Why it matters for the novel
Daniel Waterhouse is a Puritan’s son. His father Drake lost his ears and nose for the cause. The Waterhouse family’s entire worldview — suspicion of monarchy, hostility to the Church of England’s rituals, millenarian expectations of the apocalypse, moral seriousness bordering on fanaticism — comes from Puritanism. Daniel spends the novel trying to honor his father’s principles while living in a world that has moved on from them. Stephenson invented a fictional sect called the “Barkers” for the Waterhouse family, but they represent a real and diverse movement.
What Puritanism was
A reform movement within the Church of England, beginning in the late 1500s. Puritans wanted to “purify” the church of what they saw as leftover Catholic practices — vestments, altars, bishops, ceremony. They wanted stripped-down worship focused on scripture and preaching. The name was originally an insult.
What they believed
- Scripture alone — The Bible was the only authority. Church tradition, papal decrees, royal edicts about religion — all illegitimate.
- Predestination — Following Calvin, many Puritans believed God had already chosen who would be saved and who damned. This sounds fatalistic but in practice produced intense self-examination: you scrutinized your own behavior for signs of election.
- The visible saints — Church membership should be limited to those who could demonstrate genuine conversion. This made Puritan communities tight-knit and exclusive.

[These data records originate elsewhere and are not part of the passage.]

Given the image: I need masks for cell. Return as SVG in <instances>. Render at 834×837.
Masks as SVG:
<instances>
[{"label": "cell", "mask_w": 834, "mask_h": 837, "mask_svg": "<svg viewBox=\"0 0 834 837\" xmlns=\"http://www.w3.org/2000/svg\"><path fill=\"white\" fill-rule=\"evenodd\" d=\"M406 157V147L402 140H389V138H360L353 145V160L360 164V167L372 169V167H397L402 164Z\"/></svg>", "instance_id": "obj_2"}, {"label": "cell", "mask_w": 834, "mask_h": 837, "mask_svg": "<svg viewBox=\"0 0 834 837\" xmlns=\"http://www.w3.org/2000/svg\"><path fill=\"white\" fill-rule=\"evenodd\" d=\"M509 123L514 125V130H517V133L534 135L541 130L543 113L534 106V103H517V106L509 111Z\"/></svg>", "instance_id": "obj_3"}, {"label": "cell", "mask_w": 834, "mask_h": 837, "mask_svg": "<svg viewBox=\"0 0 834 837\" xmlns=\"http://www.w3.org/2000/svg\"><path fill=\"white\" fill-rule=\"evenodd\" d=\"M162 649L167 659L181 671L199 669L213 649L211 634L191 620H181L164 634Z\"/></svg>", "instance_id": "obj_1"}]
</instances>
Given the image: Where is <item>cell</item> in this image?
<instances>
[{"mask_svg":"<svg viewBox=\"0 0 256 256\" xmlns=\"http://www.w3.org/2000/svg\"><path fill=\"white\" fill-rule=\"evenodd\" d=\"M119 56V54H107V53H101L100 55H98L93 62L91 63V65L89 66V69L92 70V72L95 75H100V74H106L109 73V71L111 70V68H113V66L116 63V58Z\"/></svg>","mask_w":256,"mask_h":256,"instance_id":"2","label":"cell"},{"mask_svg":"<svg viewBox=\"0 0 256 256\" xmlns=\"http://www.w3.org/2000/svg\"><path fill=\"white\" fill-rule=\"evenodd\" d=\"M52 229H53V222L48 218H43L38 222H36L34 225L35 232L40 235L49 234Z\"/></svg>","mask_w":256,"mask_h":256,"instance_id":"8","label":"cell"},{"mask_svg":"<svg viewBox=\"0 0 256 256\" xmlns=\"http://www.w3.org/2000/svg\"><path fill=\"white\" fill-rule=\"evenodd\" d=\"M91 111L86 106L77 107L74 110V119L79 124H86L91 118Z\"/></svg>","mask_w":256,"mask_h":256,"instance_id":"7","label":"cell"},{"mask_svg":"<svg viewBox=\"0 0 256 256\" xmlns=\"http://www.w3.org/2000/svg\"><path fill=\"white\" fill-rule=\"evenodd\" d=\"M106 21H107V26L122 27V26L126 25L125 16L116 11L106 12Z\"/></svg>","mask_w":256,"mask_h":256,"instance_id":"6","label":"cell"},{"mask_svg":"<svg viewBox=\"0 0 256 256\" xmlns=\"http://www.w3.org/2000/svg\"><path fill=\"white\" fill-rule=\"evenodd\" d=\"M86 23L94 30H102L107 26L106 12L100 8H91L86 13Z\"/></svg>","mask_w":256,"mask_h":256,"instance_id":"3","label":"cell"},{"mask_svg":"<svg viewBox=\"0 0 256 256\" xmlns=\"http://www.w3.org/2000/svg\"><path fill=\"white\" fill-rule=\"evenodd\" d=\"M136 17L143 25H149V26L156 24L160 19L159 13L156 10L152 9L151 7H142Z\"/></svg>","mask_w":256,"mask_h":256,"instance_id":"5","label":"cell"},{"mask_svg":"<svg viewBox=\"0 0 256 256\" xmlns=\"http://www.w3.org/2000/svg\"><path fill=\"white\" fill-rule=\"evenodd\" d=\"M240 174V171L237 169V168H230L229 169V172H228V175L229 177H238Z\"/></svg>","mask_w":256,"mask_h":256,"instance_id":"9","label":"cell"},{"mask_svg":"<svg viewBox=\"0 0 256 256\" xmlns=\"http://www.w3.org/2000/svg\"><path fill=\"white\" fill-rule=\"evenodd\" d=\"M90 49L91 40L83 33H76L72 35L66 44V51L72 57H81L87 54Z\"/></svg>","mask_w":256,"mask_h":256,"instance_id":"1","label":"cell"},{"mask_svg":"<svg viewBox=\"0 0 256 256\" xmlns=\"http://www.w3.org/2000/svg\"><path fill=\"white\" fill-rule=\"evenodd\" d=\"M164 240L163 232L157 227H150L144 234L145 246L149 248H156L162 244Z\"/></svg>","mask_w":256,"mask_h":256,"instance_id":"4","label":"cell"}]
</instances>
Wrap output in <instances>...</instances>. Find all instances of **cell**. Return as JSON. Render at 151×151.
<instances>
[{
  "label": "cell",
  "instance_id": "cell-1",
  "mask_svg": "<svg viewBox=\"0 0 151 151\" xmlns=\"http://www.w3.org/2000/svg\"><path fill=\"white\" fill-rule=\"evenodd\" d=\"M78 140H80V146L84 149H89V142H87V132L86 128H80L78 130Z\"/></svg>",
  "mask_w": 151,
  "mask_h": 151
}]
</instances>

- Apocalyptic expectation — Many Puritans believed they were living in the last days. Drake Waterhouse’s obsession with the coming apocalypse is typical, not eccentric.
The persecution
Elizabeth I tolerated Puritans uneasily. James I was hostile (“I will make them conform, or I will harry them out of the land”). Charles I and Archbishop Laud were actively repressive — Puritan pamphleteers were pilloried, had their ears cropped, and were branded. Drake Waterhouse’s mutilation in the novel reflects real cases like William Prynne, who lost his ears in 1634 for publishing an attack on theater (which the queen patronized).
This persecution drove the Great Migration: between 1620 and 1640, roughly 20,000 Puritans emigrated to New England. Boston, where the novel opens, is a Puritan city.
The Civil War and after
The English Civil War was partly a Puritan revolution. Cromwell’s New Model Army was famous for its godliness — soldiers who prayed before battle and sang psalms on the march. The Interregnum (1649-1660) was the closest Puritans came to building their ideal society: theaters closed, Christmas celebrations restricted, strict moral codes enforced.
The Restoration ended that. After 1660, Puritans became “Nonconformists” or “Dissenters” — tolerated but excluded from universities, government, and military commissions. The Toleration Act of 1689 (after the Glorious Revolution) granted them freedom of worship but not full civil rights. This is the world Daniel Waterhouse navigates: respected for his intellect, marginalized for his faith.
The many sects
“Puritan” was an umbrella term covering enormous variety:
- Presbyterians — Wanted a national church governed by elected elders, not bishops.
- Independents/Congregationalists — Each congregation should govern itself. Cromwell was broadly in this camp.
- Baptists — Only adult believers should be baptized.
- Quakers — No clergy, no sacraments, direct experience of God. Founded by George Fox in the 1650s.
- Diggers, Levellers, Ranters, Fifth Monarchists — Radical groups with political and economic programs. The Levellers wanted something like democracy; the Diggers practiced communal farming; the Fifth Monarchists wanted to overthrow all earthly government to prepare for Christ’s return.
- Barkers — Stephenson’s fictional sect for the Waterhouse family. “There were plenty of real ones,” he noted in his own annotation, “such as Diggers, Levellers, Ranters, Quakers, etc.”